Creative Director Jonathan Anderson’s merging of couture tradition and youthfulness made for an impactful sophomore menswear offering.
The worlds of couture and youth culture might, at first, seem poles apart. But not for Jonathan Anderson. For his sophomore Dior collection, he imagined a troop of youngsters roaming the city, stumbling listlessly along Avenue Montaigne, before encountering a plaque reading Paul Poiret, the esteemed early 20th-century couturier. This encounter turbocharges those youths into discovering a new sense of style.
What does that look like? Shimmering vests in opulent purples and greens, worn with skinny jeans and “D” toe snakeskin boots, with shoulder bags swinging from the body. Some wore yellow wigs. Because Anderson’s punkish aristos are taking the codes of couture – of balanced design, quality and rhythm — and doing it in their own way, much like Poiret himself who led the charge in freeing women from corsets.

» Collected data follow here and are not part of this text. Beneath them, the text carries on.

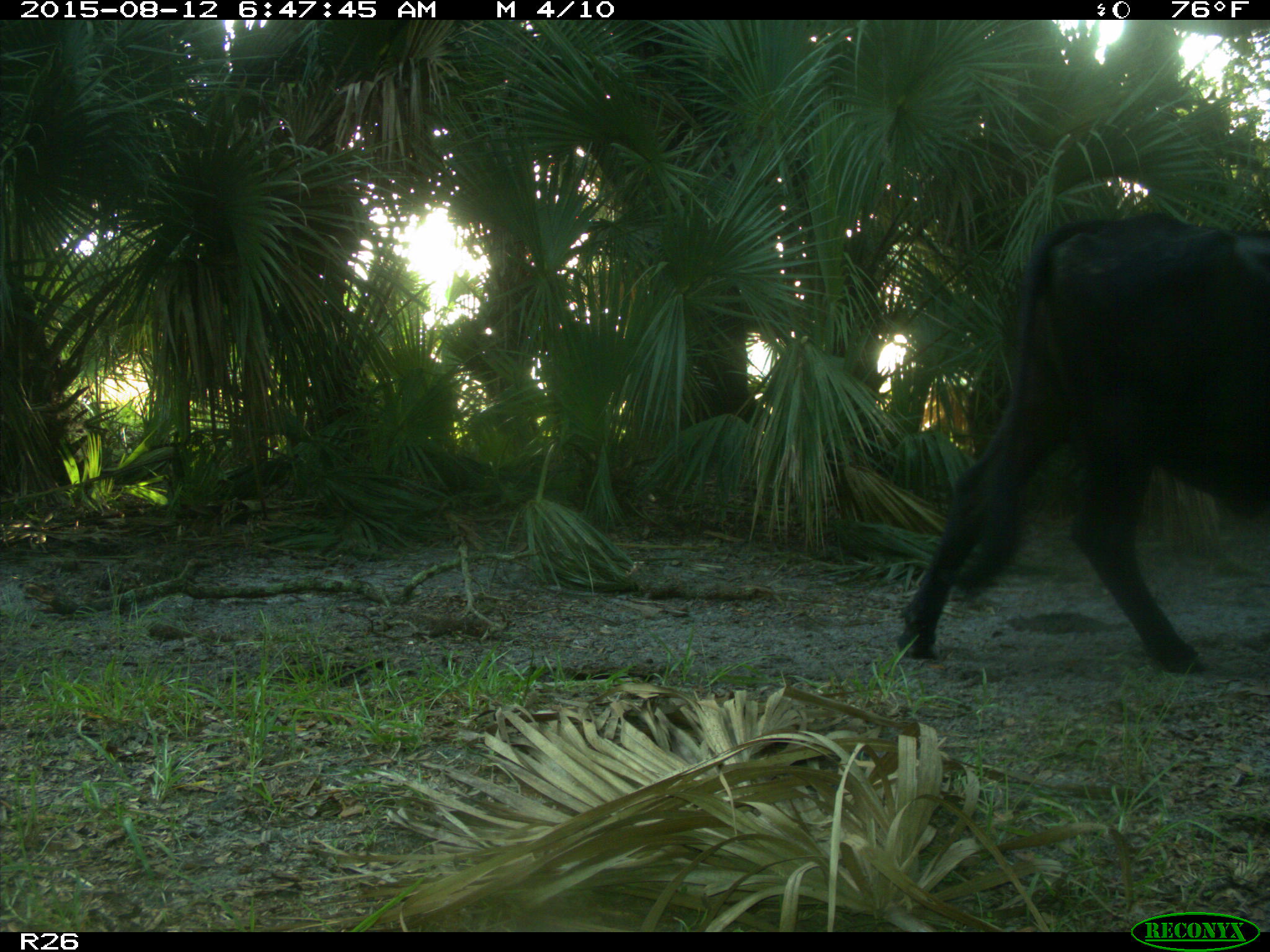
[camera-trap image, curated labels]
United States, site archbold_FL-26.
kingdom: Animalia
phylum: Chordata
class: Mammalia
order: Artiodactyla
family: Bovidae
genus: Bos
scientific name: Bos taurus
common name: domestic cow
Bos taurus (domestic cow).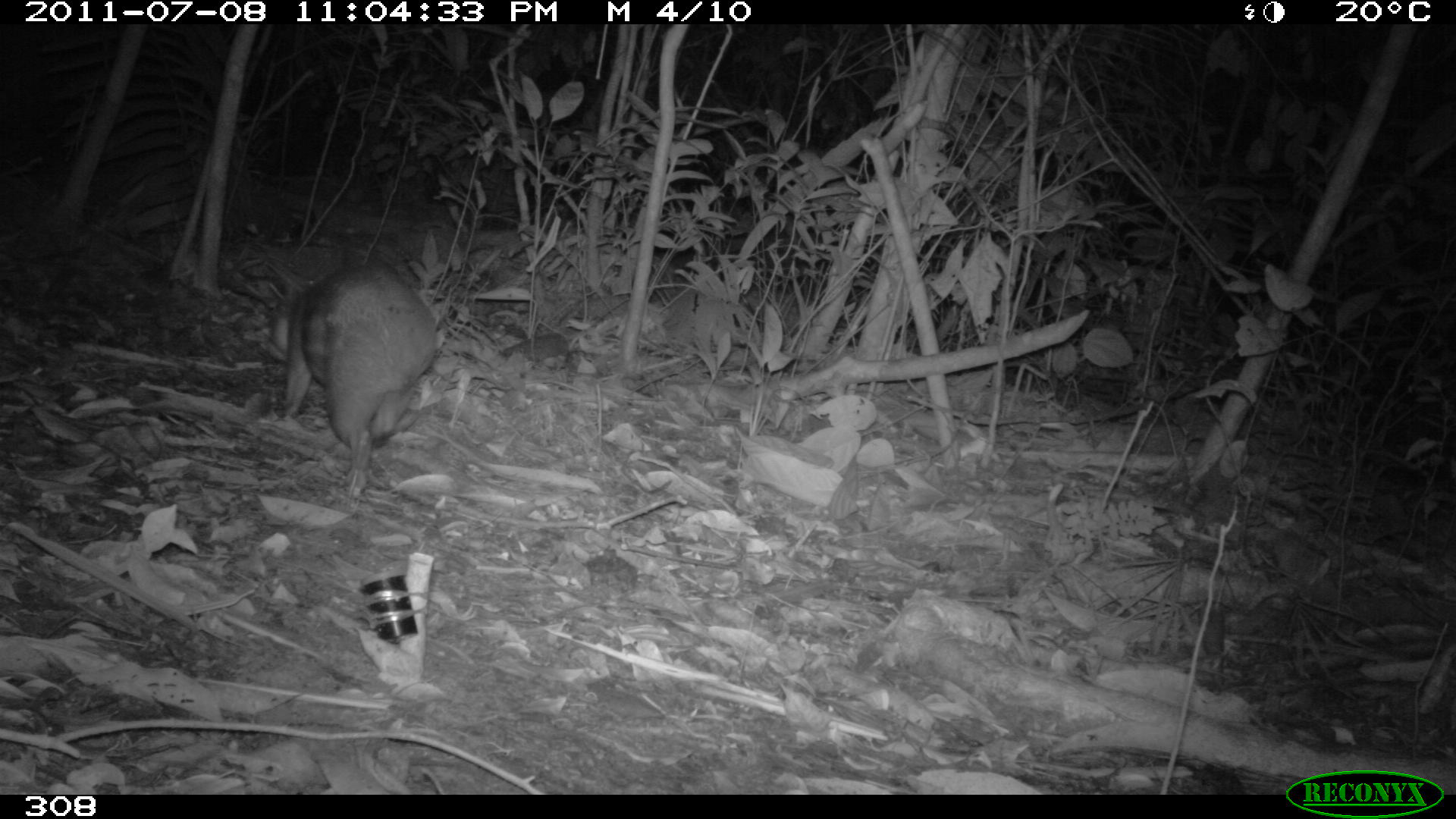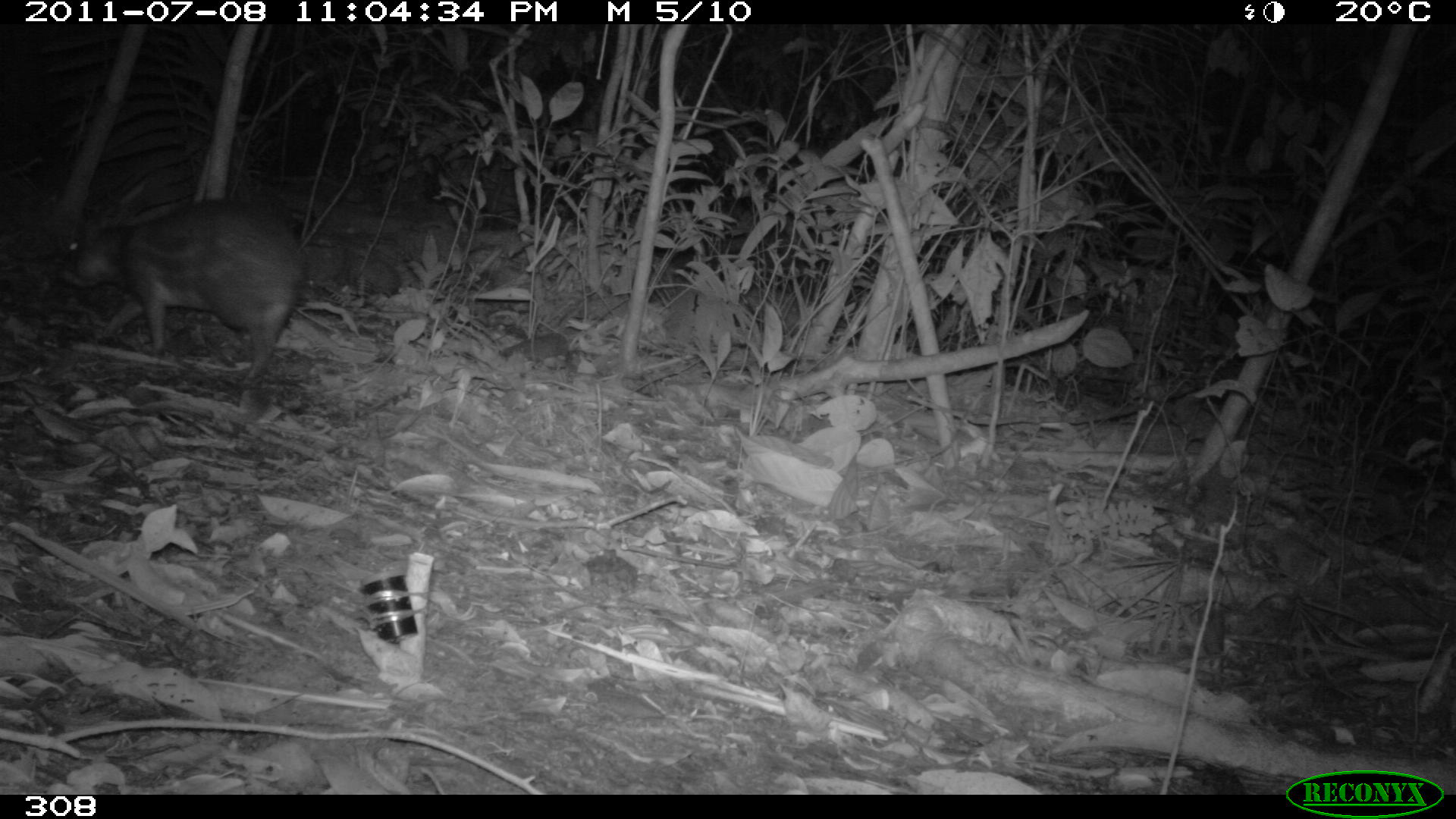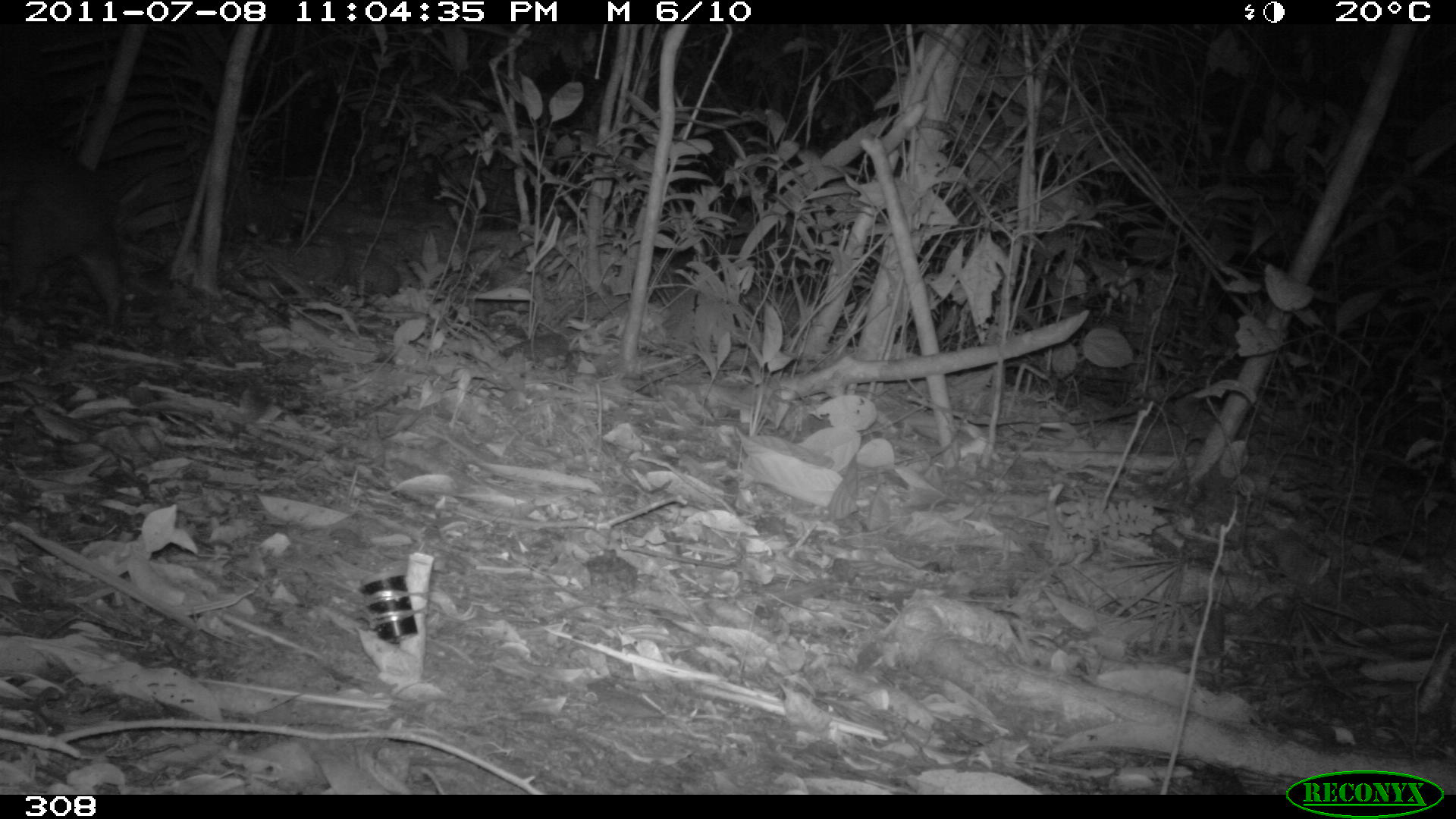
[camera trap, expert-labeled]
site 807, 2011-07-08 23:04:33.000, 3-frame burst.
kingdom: Animalia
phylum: Chordata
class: Mammalia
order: Rodentia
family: Cuniculidae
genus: Cuniculus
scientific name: Cuniculus paca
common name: spotted paca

They’re pairing houndstooth Dior Bar jackets with slouchy denim cargos, and they’re wearing them to the ground. This could be the ragtag uniform of new-wave indie aristos, frequenting London clubs on a weeknight. Their mates are in the band, they smoke expensive cigarettes, and when they post on Instagram (which they rarely do), they’re in the toilet, posing for black and white pictures.
Anderson has mastered the art of turning the everyday into something marvellous, mixing whimsy with wearability. It’s a sensibility we saw him carve out during his 11-year run at LOEWE, and now he’s doing it at Dior. Here, polo shirts — ultra-wearable menswear stalwarts — were turned into ceremonial party gear, with shimmering epaulettes, and vibrant patterned trousers. Daily driver parka jackets arrived in bulbous, couture gown-adjacent shapes, cocooning its wearer, perhaps on the way home after a heavy one, or maybe the next morning. Capes morphed with tailcoat suits, and exaggerated fur cuffs joined in, destined for late-night shenanigans in a 16th arrondissement mansion, or remote country escape.
Trousers and jeans were notably slimmer, akin to those of Hedi Slimane, who helmed Dior Homme from 2000-2007 with a defining razor-sharp skinny silhouette. But Anderson still made time for relaxed suiting, too.
Since taking the helm at Dior last year, Anderson has unpacked and rethought what the aristocracy might wear today. The next-in-line kids live a little looser. In his debut, Christian Dior’s delft dress was transformed into supersized cargo shorts, requiring no less than seven metres of fabric. In the designer’s Pre-Fall 2026 collection, these shorts were stamped with a coat of arms, in a more direct wink to aristocracy. Then there was the Napoleonic denim tailcoat that newly announced House ambassador LaKeith Stanfield wore to the Fashion Awards in December, nodding to French military uniforms. But there’s also deeply normal stuff (at least at first glance) like straight-fitting jeans and mid-top Roadie sneakers, reflective of the contemporary aristo garb, one where heritage and streetwear nods can both sit at the table.
This Autumn/Winter 2026 collection showed the charisma in uncoordinated dressing, where clothing enters your wardrobe at different stages, spotlighting the beauty in imperfection. Jonathan Anderson’s latest offering felt fresh, surprising, and powerful, where the bullishness of youth and refinement of tradition combined. So yeah, the kids are alright and they’re wearing Dior.